Pero él ya no podía oírla. Su cuerpo surcaba velozmente las aguas del Ebro en persecución del objeto que llamara la atención de Jenny. Ya que no disponía de excesivas oportunidades para demostrarle su afecto, cuando podía complacerla en algo se esforzaba al máximo. Sin embargo, el objeto flotante se había visto arrastrado
aguas abajo y ahora estaba lo bastante lejos como para que cualquier otro muchacho hubiese desistido de su propósito. Pero no él. Así que siguió nadando con elegancia de campeón, cada brazada lo acercaba un poco más al objeto brillante. Cruzó bajo la arcada del puente. A la distancia que ahora le separaba de su presa, creyó ver que se trataba de un pañuelo o un trapo, pero
adornado con algo que brillaba al reflejo del sol. Unas brazadas más y lo tendría en sus manos. La niña contemplaba en silencio la escena, con el corazón angustiado. Vio como su hermano tomaba un último impulso para atrapar el pañuelo, lo vio desaparecer bajo el agua. Sus ojos recorrieron la zona, esperando verlo reaparecer, triunfante, en cualquier momento. Los segundos fueron pasando. La chica, aun a sabiendas de que su voz no podía llegar hasta su hermano, le llamaba quedamente, como rezando.
Pero el muchacho parecía haber sido tragado por las aguas.

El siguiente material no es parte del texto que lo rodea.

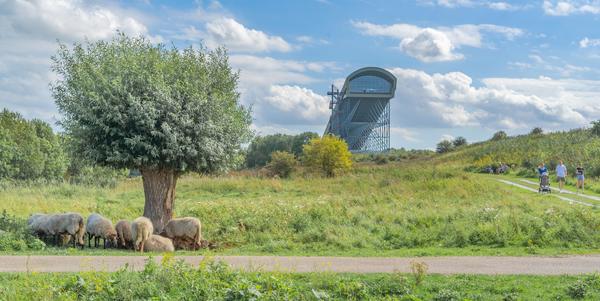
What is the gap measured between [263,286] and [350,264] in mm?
3347

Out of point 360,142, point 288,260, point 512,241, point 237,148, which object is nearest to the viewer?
point 288,260

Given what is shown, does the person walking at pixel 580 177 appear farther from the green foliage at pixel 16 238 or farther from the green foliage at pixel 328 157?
the green foliage at pixel 16 238

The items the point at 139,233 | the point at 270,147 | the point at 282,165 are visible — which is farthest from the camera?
the point at 270,147

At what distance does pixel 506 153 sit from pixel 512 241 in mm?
49530

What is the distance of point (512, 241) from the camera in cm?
1784

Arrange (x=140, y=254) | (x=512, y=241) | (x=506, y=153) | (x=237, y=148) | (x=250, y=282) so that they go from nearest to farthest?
(x=250, y=282) → (x=140, y=254) → (x=512, y=241) → (x=237, y=148) → (x=506, y=153)

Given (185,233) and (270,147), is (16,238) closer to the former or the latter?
(185,233)

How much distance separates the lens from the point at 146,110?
19.1m

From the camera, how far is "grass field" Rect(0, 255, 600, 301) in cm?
1081

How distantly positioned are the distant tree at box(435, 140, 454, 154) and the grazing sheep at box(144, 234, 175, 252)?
8286 cm

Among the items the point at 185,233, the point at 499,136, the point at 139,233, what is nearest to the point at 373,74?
the point at 499,136

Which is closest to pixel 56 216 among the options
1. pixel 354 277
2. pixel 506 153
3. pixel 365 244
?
pixel 365 244

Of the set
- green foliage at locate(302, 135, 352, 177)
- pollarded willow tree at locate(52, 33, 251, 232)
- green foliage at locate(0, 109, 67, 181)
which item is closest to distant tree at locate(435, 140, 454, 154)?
green foliage at locate(302, 135, 352, 177)

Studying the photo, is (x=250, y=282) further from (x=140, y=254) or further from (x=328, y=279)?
(x=140, y=254)
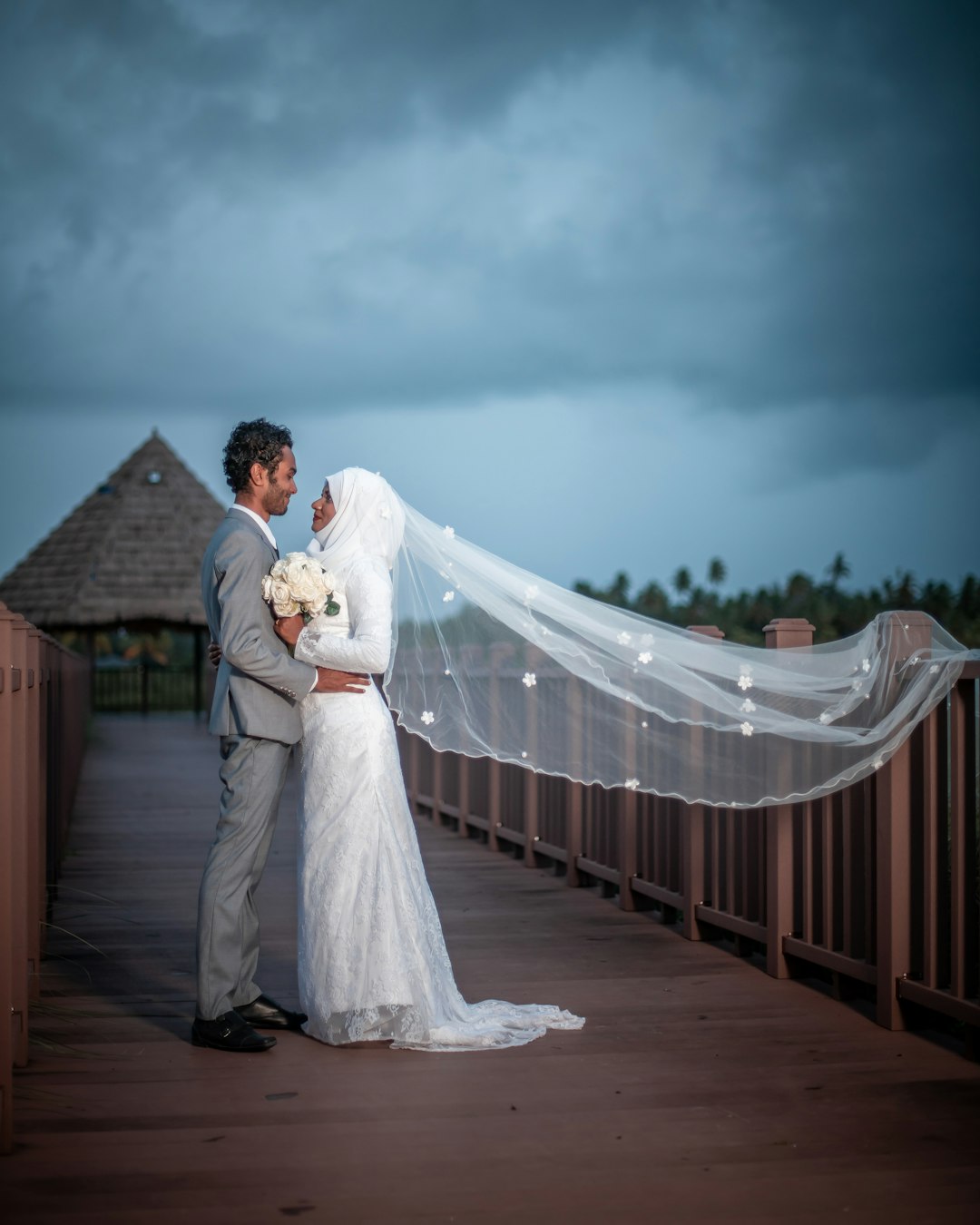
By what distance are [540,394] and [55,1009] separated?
71659 millimetres

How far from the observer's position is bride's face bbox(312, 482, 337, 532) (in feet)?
15.6

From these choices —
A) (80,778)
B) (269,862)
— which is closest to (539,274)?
(80,778)

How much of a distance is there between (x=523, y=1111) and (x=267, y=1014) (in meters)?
1.25

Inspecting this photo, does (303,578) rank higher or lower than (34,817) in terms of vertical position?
higher

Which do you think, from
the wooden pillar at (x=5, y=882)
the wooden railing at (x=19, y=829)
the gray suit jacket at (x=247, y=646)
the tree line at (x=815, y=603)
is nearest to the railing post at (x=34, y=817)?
the wooden railing at (x=19, y=829)

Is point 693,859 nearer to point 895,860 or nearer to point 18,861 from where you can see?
point 895,860

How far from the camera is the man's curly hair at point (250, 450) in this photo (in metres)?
4.55

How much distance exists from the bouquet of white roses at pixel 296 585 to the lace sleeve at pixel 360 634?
140 millimetres

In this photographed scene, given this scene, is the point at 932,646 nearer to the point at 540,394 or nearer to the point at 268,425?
the point at 268,425

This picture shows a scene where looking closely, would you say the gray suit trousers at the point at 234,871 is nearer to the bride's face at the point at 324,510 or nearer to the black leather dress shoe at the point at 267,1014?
the black leather dress shoe at the point at 267,1014

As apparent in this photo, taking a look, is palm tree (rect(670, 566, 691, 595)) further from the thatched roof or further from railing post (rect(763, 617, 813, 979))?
railing post (rect(763, 617, 813, 979))

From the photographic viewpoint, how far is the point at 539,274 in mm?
55250

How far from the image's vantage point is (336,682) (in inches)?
179

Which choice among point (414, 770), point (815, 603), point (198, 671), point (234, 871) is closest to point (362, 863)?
point (234, 871)
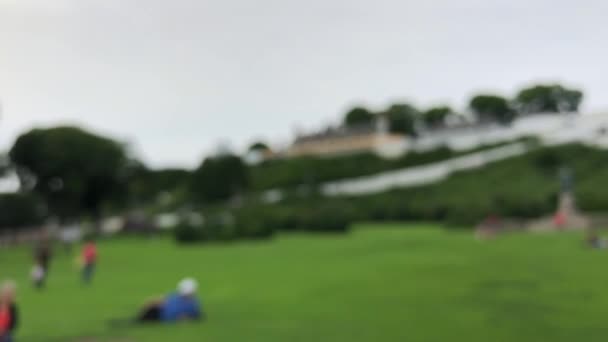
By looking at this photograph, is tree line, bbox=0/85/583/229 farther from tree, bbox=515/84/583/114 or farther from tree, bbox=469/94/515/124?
tree, bbox=469/94/515/124

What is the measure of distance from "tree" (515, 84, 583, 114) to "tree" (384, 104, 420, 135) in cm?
1849

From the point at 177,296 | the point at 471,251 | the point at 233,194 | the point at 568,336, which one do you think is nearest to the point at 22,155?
the point at 233,194

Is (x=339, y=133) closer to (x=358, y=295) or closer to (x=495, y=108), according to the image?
(x=495, y=108)

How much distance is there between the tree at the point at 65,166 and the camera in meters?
48.9

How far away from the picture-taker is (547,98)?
99.0 metres

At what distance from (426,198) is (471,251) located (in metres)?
32.8

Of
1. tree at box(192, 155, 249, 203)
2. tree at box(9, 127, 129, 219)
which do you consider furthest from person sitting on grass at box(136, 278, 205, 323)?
tree at box(192, 155, 249, 203)

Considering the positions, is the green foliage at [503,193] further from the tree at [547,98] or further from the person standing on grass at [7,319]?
the tree at [547,98]

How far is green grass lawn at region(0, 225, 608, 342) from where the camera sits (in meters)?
10.9

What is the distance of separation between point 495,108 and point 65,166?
243ft

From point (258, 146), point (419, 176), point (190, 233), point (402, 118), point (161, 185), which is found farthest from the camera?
point (258, 146)

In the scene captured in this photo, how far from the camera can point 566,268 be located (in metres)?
17.9

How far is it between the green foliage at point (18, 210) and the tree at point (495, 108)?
67.0 metres

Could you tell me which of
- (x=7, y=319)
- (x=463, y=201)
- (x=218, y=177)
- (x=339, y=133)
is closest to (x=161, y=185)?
(x=218, y=177)
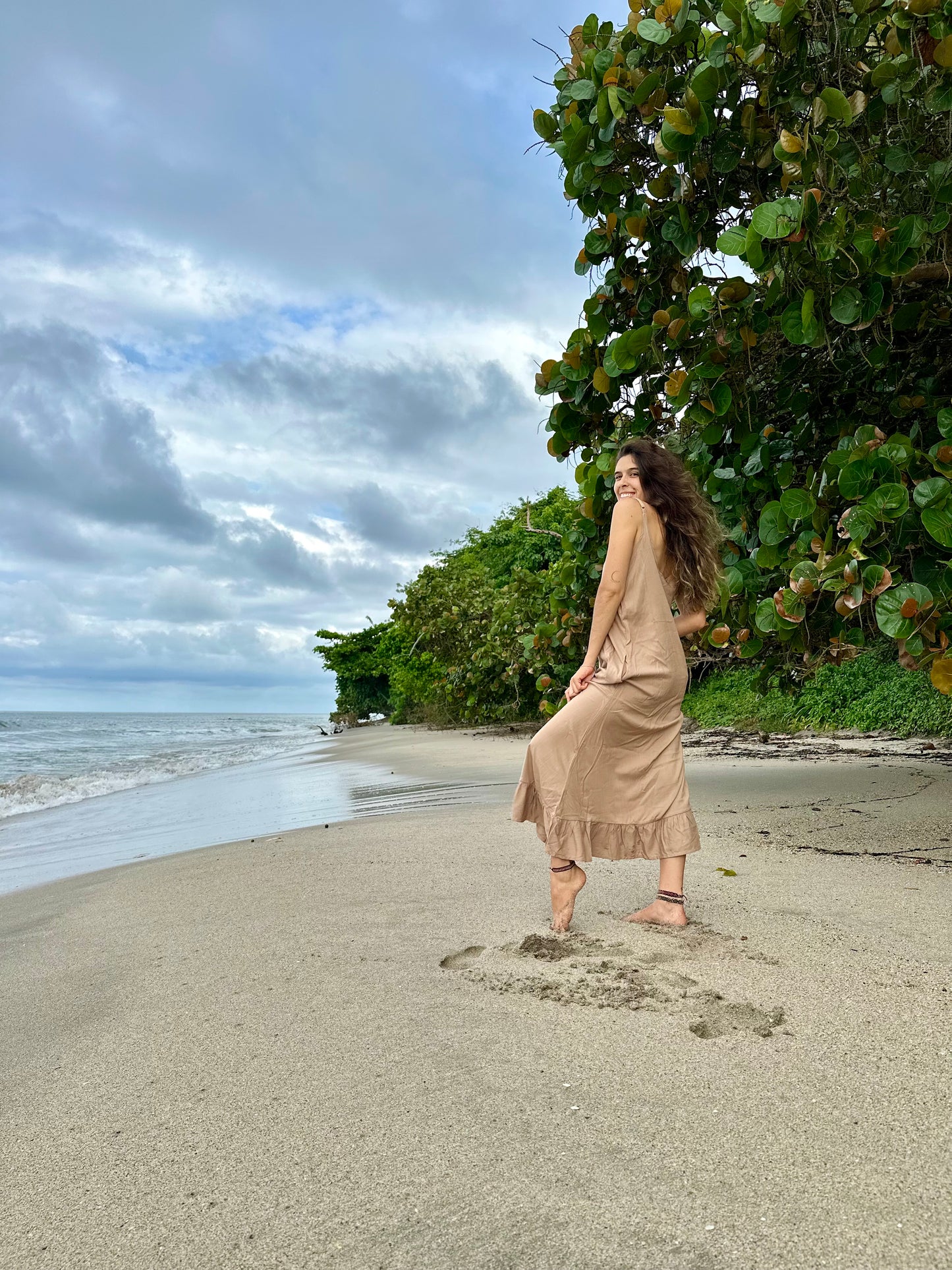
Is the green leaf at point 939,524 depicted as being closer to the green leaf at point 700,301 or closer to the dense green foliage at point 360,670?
the green leaf at point 700,301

Un minuto más tarde, Jenny corría llorando y gritando hacia el lugar en que su madre y otra turista americana, sentadas en un banquito de madera charlaban animadamente sobre la decadencia de la Vieja Europa.
- Mamá, mamá... Es Paul... Se ha caído al agua... No le veo... Mamá...
- Espera, Jenny, habla más despacio. ¿Qué ocurre?
- Se tiró al río... Pero ahora no sale... Mamá... Ayúdale, por favor...
Las dos mujeres se levantaron al unísono y salieron corriendo hacia el lugar que el dedito suplicante de Jenny señalaba temblando.
- Paul... Paul... – gritaba la madre - Paul... – gritaban las tres.
Un corrillo de curiosos se fue formando en torno a las dos mujeres y la niña que gritaban un mismo nombre con idéntica desesperación, pero ninguno de ellos comprendía el idioma de las desconocidas.
Nadie pudo informarles de que aquel lugar no era precisamente el mejor para darse un chapuzón.